The unfortunate tradeoff with a schema rather than a file format is portability, but I think as we mature timeline tools we may have no choice.

-Michael Cloppert

H. Carvey said...

Michael,

Ultimately, I do think that a schema is going to be the way to go, as this will be the only way to really manage the data as it comes in. Of course, this will require import filters much as you've described in ex-tip already, but that's to be expected. Having just file system and Registry data from one or two systems can make this sort of thing pretty cumbersome to deal with, particularly when you simply want to see all of the events within a specific time window.

As mentioned before, there will also need to be pivot tables or legends of some kind, such that systems are translated from IP address, MAC address, etc., to a common format, say...NetBIOS or system name.

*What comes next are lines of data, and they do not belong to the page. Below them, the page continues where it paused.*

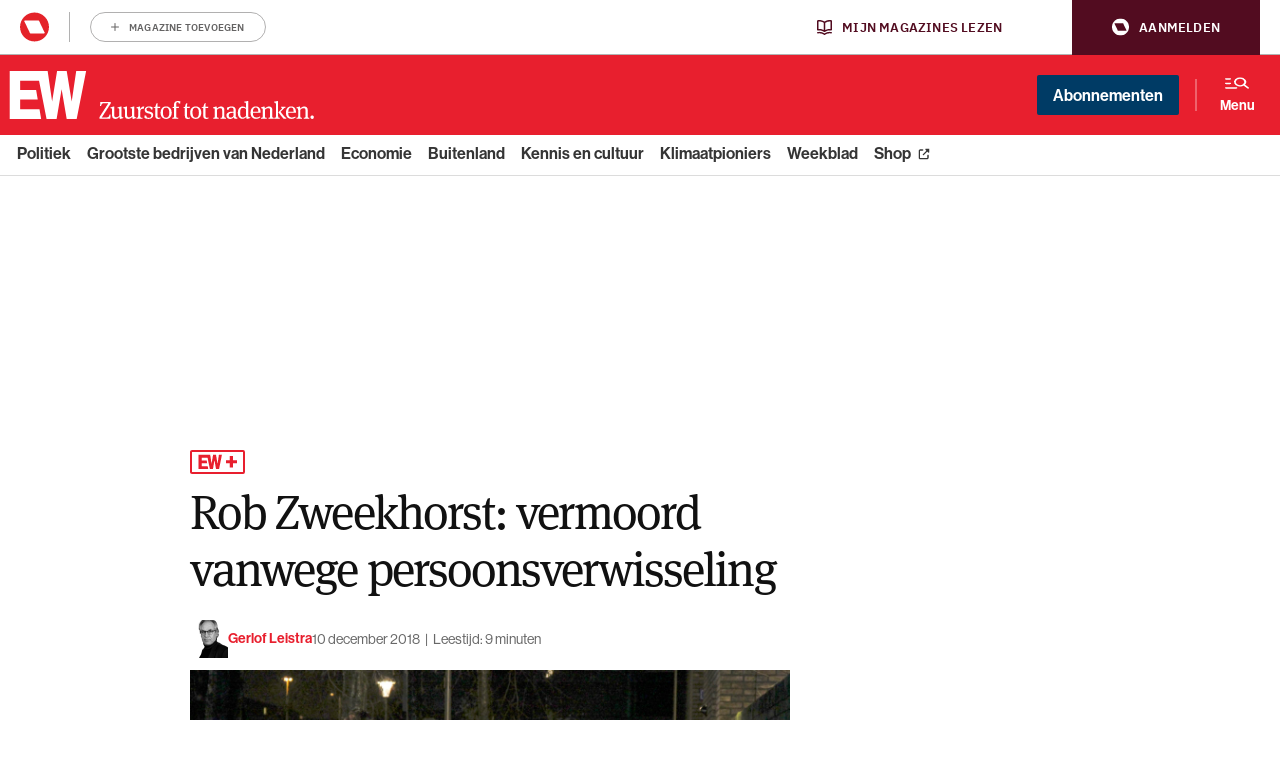

--- FILE ---
content_type: image/svg+xml
request_url: https://www.ewmagazine.nl/app/themes/ewmagazine/dist/images/x-twitter.svg
body_size: 189
content:
<svg xmlns="http://www.w3.org/2000/svg" viewBox="0 0 640 640"><!--!Font Awesome Free 7.1.0 by @fontawesome - https://fontawesome.com License - https://fontawesome.com/license/free Copyright 2025 Fonticons, Inc.--><path d="M453.2 112h70.6L369.6 288.2 551 528H409L297.7 382.6 170.5 528H99.8l164.9-188.5L90.8 112h145.6l100.5 132.9L453.2 112zm-24.8 373.8h39.1L215.1 152h-42l255.3 333.8z"/></svg>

Agreed, portability may be an issue, but tools such as ZeroWine may provide a means of addressing the issue, by providing a modicum of portability.

Anonymous said...

Hello Halan

is there a location where we can download latest evt2xls.pl ?
it does not seem available in http://sourceforge.net/projects/windowsir/

thanks a lot for all your posts and tools

-JulienT

H. Carvey said...

Julien,

I haven't been posting the tools, essentially for this reason...over the past couple of months, I've received emails from people who've asked me for copies of tools, due either to the fact that they needed them RIGHT NOW, or because the tools had been updated and they wanted the latest copies before they were released. In some of the instances where I've provided the tool, I don't get so much as a "thank you" or even acknowledgement that the tool was even received. When I am able to follow up, I will usually ask that if the user was happy with the tool and results, that they say so publicly, as an endorsement (in part) for my upcoming book. This rarely happens, as well, even after the user saying that they would do so.

The most notable exceptions are Lance Mueller's mention of evt2xls, and Ovie's reference in the most recent Cyberspeak podcast to a tool I provided to him.

I know, I probably sound like a complete jerk, asking for something like this...sorry.

Brett Shavers said...

Goodness...a "thank you" is the least someone can do when given help or tools at no cost. Who can't afford to say "Thanks"?

H. Carvey said...

You'd be surprised, dude..."I don't have time, I'm working on a big case", etc, etc.

Anonymous said...

ok, i understand your position. no problem with this.
Sadly, that's also what i observed in many forums and mailing-list. no thanks, no constructive feedback.

All in all, thanks for answer :)

JulienT